OK. Maybe arguable, but OK.

Ah, but then they go further. A report last year (which I wrote about at the time), by the legislature’s own bipartisan Legislative Budget and Finance Committee, detailed how in one year (fiscal 2015-16) $222 million of the $775 million shifted from the Motor License Fund to the State Police was not used for highway safety, but for other State Police needs.

Why? Because lawmakers are incapable of doing honest budgets. So, they routinely shift money from dedicated funds, such as the state Tobacco Settlement Fund, to pay for whatever they refuse to adequately fund. And they’ve been shifting money from the Motor License Fund to the State Police, in increasing amounts, since the 1990’s.

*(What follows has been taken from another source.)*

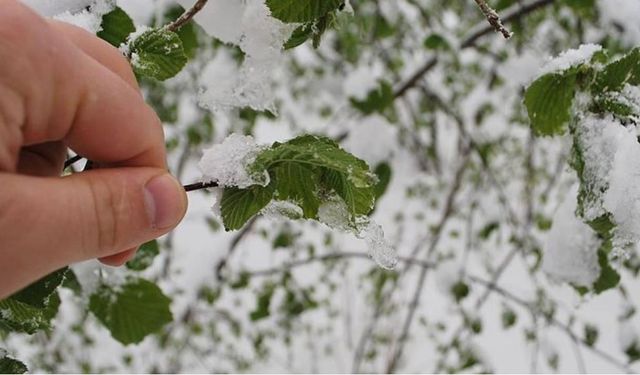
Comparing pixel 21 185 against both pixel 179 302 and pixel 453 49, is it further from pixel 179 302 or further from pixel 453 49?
pixel 179 302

This means billions of dollars dedicated to infrastructure haven’t been used for infrastructure.

And the “fix”? Gradual restoration of such funding over 10 years. In other words, admitting guilt and slinking away with a long-term payback plan.

Lawmakers capped the motor fund transfer to the State Police at $802 million two years ago, cut it by 4 percent (about $32 million) this fiscal year, and are supposed to cut 4 percent annually until the 2027-28 fiscal year, when the transfer hits $500 million.

But even if this schedule is followed (in a bad budget year, lawmakers could change their mind), think of what’s been lost.

“We’ve been sounding the alarm and calling for caps for 10 years,” says Jason Wagner, director of the Pennsylvania Highway Information Association, a statewide group representing highway builders, engineers, truckers, Pennsylvania AAA, and others.

Wagner says that if, for example, caps had been in place five years ago, the state would have had close to $1 billion in extra infrastructure funding.

So, as you go over the river or through the woods to grandmother’s house or elsewhere, be careful out there.

And remember, as my caller did, your lawmakers have no trouble working together to maintain annual salary raises for themselves. It’s time they work together to maintain the state’s infrastructure for everyone.